▸ EXCERPT:
The development of an in vitro TKI model based on publicly available data and the application of nonlinear mixed effects modeling.

• WHAT DOES THIS STUDY ADD TO OUR KNOWLEDGE?

With the aid of cell viability data and nonlinear mixed effects modeling, parameter estimates were obtained for an in vitro pharmacokinetic/pharmacodynamic model for the TKIs alectinib, crizotinib, erlotinib, and gefitinib.

• HOW MIGHT THIS CHANGE CLINICAL PHARMACOLOGY OR TRANSLATIONAL SCIENCE?

This model can be further extended to model other potential pathways for adverse events using key observations made in in vitro studies.

INTRODUCTION

Targeted therapy in non‐small cell lung cancer (NSCLC), has provided many patients with NSCLC with improved prognosis and survivability. ¹ , ² Tyrosine kinase inhibitors (TKIs) are one of the main classes of drugs that are used as a targeted therapy for NSCLC treatment. ² TKIs target receptor tyrosine kinases (RTKs), in an effort to reduce tumor cell proliferation, angiogenesis, and reduce the size of the tumor. ³ , ⁴ , ⁵ Common examples of TKIs include erlotinib and gefitinib.

▸ EXERCISE DATA:
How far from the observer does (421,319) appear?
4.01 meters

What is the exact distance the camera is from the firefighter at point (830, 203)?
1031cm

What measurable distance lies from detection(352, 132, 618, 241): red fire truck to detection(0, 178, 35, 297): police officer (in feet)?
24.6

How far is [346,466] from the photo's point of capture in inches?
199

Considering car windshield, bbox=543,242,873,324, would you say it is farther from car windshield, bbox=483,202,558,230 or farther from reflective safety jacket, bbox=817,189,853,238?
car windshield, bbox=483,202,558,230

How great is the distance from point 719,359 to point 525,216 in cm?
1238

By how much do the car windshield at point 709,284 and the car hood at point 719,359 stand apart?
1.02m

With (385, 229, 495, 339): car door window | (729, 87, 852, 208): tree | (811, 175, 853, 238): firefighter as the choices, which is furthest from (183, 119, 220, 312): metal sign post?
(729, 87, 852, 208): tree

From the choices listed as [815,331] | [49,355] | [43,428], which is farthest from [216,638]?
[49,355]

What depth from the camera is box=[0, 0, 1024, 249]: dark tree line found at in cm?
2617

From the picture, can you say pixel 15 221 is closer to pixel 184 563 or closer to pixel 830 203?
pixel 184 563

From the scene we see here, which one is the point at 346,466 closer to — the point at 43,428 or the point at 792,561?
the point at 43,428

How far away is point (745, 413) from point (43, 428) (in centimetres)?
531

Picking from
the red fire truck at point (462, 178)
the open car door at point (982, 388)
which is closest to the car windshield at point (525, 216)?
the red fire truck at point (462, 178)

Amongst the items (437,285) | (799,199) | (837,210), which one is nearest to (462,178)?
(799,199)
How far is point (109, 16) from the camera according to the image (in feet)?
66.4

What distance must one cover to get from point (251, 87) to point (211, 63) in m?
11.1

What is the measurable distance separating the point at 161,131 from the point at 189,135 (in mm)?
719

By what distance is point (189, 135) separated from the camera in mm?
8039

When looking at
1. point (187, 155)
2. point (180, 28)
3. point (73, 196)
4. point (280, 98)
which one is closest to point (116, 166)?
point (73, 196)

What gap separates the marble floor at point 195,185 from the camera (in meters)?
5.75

...

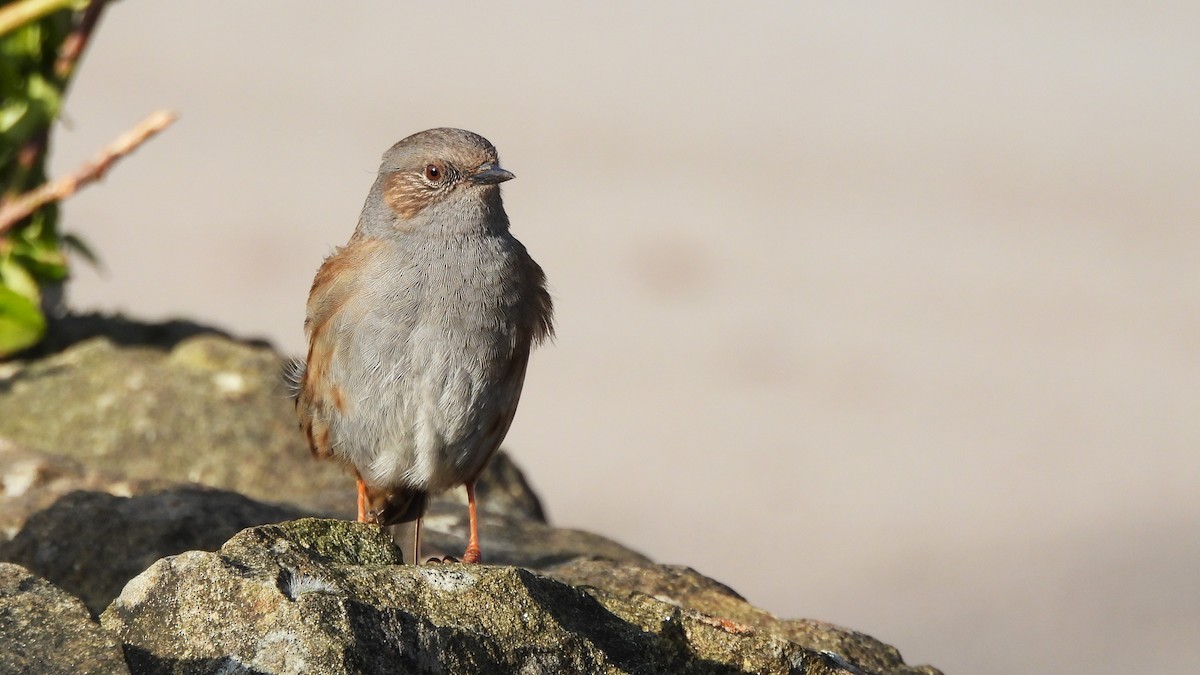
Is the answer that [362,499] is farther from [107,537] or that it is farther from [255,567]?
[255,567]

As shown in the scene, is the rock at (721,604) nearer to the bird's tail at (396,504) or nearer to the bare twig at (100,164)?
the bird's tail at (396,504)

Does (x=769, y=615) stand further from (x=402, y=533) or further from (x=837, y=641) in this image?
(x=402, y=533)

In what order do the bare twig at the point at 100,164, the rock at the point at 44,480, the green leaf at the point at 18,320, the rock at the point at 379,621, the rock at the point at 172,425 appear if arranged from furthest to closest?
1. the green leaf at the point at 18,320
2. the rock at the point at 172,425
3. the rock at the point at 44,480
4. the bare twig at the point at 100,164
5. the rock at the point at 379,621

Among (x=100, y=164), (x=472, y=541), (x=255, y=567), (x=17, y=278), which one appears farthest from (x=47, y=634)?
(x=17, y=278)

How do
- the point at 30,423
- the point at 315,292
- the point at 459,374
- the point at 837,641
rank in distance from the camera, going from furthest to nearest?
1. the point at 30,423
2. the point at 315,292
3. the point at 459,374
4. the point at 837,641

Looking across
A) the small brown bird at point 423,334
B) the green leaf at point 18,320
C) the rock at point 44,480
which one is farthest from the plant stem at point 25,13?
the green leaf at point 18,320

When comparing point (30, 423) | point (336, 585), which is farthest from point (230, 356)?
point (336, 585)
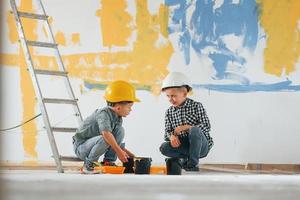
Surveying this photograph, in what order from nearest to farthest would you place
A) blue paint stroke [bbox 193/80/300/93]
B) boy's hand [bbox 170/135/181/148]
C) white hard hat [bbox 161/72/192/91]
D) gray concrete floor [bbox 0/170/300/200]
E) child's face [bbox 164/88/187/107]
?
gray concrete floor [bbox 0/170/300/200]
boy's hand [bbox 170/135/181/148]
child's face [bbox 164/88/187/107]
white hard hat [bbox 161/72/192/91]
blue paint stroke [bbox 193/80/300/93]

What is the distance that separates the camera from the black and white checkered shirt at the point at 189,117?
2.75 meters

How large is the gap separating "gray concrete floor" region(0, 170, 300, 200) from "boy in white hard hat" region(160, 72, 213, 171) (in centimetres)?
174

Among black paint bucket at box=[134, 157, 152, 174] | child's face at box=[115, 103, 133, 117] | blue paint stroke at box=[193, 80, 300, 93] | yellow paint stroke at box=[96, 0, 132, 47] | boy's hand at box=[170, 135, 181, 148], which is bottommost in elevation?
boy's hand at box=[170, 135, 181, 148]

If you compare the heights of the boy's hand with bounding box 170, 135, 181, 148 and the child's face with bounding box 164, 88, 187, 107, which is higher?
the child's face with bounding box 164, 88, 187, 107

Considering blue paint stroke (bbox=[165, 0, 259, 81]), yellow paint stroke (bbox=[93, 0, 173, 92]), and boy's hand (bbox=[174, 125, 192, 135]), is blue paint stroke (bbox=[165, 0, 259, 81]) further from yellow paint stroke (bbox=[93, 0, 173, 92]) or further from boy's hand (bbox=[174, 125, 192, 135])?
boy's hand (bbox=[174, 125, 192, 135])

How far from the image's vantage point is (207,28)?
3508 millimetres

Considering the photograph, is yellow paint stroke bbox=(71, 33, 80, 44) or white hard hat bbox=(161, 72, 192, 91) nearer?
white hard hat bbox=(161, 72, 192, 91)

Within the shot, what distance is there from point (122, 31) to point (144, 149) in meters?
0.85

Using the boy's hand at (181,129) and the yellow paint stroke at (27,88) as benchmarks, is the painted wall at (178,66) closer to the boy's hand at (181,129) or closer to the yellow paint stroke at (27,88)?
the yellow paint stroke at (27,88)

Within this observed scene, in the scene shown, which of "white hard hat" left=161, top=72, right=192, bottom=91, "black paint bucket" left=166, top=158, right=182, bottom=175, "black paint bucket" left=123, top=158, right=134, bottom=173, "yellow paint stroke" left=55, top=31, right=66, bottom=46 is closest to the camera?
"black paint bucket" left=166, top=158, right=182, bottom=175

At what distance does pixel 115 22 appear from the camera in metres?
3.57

▸ THE PROBLEM:
Continue the excerpt on tyrosine kinase inhibitors in non‑small cell lung cancer, picking up after its last sentence.

▸ RESULT OF THIS EXERCISE:
As with all medications, there is a chance that patients may experience adverse events with a TKI therapy. Serious adverse events may become life‐threatening, as the adverse event begins to interfere with their physiological system. ⁶ Suspension of NSCLC treatment may also occur with serious adverse event diagnosis. ⁷ This can provide an opportunity for the tumor to grow and potentially spread to other regions. Unfortunately, patients may also die due to a serious adverse event. ⁶

For many adverse events, the mechanisms are unclear. ⁸ , ⁹ There is a need to investigate potential adverse event mechanisms, as many patients are affected by adverse events with unexplained mechanisms worldwide. ¹⁰ , ¹¹ , ¹²

There are limited in vivo studies that investigate the effects of TKIs on different protein expressions or the activation of certain genes. Most of the in vivo studies focus on tumor response to the TKIs. As for adverse event studies, many are observational analyses where certain biomarkers or laboratory measurements are taken prior to the treatment and are continuously recorded until an adverse event occurs. ¹³ , ¹⁴ , ¹⁵ Although these studies are useful, it is often difficult to interpret how these factors could potentially be related to the adverse event.

Many in vitro studies, however, analyze different phosphorylated protein expressions and changes in gene expression. ¹⁶ , ¹⁷ , ¹⁸ , ¹⁹ These studies could provide potential insights into the mechanisms for different adverse events. Analysis on the phosphorylation pathways of RTKs can enable a model to be developed to simulate the activation or deactivation of certain growth factors which have been shown to be related to pulmonary adverse events. ²⁰ The developed in vitro model can then be transformed by considering a tumor compartment to generate an in vivo model to simulate the possible mechanism for pulmonary adverse events due to TKIs. In order to utilize these studies, it is imperative to capture the transition from when the drug is introduced to the medium and all the way to any effects the drug could have on the potential targets. The pharmacokinetic (PK) relationship among TKIs, NSCLC cells, and the cell medium remains limited.

Nonlinear mixed effects (NLME) modeling enables PK and pharmacodynamic (PD) parameter values to be estimated from an observed population. ²¹ The use of in vitro data and NLME modeling will allow an in vitro PK/PD model to be developed for TKIs in NSCLC cell lines. This model can then potentially be expanded to simulate potential pathways for adverse events.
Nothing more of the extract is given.